→ **THE PROBLEM**
Copy out, word for word, the items from the line containing "What is the distance that" through the end of the items, including both ends.

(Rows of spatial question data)
* * * * * * * * *
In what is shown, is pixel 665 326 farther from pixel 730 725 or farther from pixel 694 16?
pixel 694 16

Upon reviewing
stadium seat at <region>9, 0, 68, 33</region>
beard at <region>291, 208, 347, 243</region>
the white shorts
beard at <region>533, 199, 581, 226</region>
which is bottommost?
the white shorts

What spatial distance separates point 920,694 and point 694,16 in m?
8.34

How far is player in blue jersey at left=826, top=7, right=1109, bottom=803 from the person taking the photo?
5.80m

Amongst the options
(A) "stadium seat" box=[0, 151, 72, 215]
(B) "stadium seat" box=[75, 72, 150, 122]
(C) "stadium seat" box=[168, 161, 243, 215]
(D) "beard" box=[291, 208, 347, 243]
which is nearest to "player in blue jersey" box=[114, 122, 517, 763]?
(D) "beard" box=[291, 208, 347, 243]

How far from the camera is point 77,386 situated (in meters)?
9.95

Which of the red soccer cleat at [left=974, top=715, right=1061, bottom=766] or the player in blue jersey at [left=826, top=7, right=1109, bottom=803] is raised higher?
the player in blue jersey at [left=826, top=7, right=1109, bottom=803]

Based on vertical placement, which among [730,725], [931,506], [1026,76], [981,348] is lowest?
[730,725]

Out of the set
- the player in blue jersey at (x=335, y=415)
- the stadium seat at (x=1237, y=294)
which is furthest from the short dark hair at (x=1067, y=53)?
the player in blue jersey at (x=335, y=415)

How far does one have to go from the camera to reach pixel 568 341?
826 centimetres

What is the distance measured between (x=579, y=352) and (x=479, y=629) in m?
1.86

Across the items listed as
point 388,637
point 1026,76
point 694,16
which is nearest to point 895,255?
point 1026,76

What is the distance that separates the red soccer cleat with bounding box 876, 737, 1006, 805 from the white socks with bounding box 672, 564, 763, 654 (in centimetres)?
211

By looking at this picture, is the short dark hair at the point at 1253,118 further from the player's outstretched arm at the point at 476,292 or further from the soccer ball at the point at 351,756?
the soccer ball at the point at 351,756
* * * * * * * * *
→ **TASK RESPONSE**
What is the distance that separates the red soccer cleat with bounding box 876, 737, 1006, 805 from the white socks with bounding box 672, 564, 763, 654 (in centimetres)?
211

By looking at this picture, is the short dark hair at the point at 1253,118 further from the player's outstretched arm at the point at 476,292 or further from the soccer ball at the point at 351,756?
the soccer ball at the point at 351,756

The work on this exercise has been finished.